TEXT BLOCK
In the beginning of the eighteenth century the old quarrels take on new features.

1. The Rise of the Political Parties. In the reign of Charles II the terms "Whig" and "Tory" first became current; by the year 1700 they were in everybody's mouth. About that time domestic politicians became sharply cleft into two groups that were destined to become established as the basis of the British system. Domestic affairs, while they never approached the stage of bloodshed, took on a new acrimony that was to affect literature deeply. Actual

points of political faith upon which the parties were divided are not of great importance to us here; but, generally speaking, we may say that the Whig party stood for the pre-eminence of personal freedom as opposed to the_Tory view of royal divine right. Hence the Whigs supported the Hanoverian succession, whereas the Tories were Jacobites. The Tories, whose numbers were recruited chiefly from the landed classes, objected to the foreign war upon the score that they had to pay taxes to prolong it; and the Whigs, representing the trading classes generally, were alleged to be anxious to continue the war, as it brought them increased prosperity. In the matter of religion the Whigs were Low Churchmen and the Tories High Churchmen.

2. The Foreign War. This War of the Spanish Succession was brilliantly successful under the leadership of Marlborough, who, besides being a great general, was a prominent Tory politician. The Tories, as the war seemed to be indefinitely prolonged, supplanted (1710) the Whigs, with whom they had been co-operating in the earlier stages of the war, and in 1713 they concluded the war by the unfortunate Treaty of Utrecht. Contemporary literature is much concerned both with the war and the peace.

SUPPLIED DATA

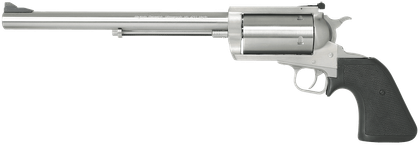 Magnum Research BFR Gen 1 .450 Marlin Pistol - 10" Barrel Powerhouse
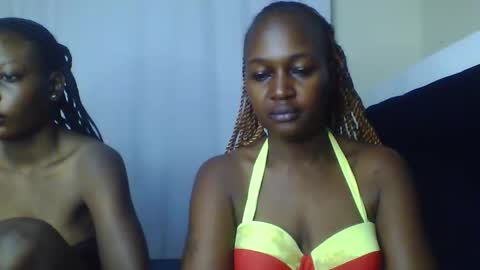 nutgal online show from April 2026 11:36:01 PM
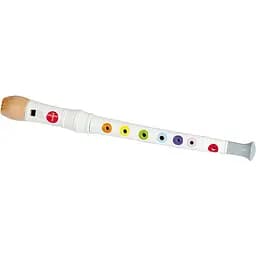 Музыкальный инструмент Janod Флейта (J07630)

TO DO
1. According to the passage on Whigs and Tories, from which classes were the Tories chiefly recruited?
2. Echo the passage on Whigs and Tories between "points of political" and "Tories High Churchmen.", inclusive.

ANSWERS TO EACH TASK
1. The landed classes.

2.
points of political faith upon which the parties were divided are not of great importance to us here; but, generally speaking, we may say that the Whig party stood for the pre-eminence of personal freedom as opposed to the_Tory view of royal divine right. Hence the Whigs supported the Hanoverian succession, whereas the Tories were Jacobites. The Tories, whose numbers were recruited chiefly from the landed classes, objected to the foreign war upon the score that they had to pay taxes to prolong it; and the Whigs, representing the trading classes generally, were alleged to be anxious to continue the war, as it brought them increased prosperity. In the matter of religion the Whigs were Low Churchmen and the Tories High Churchmen.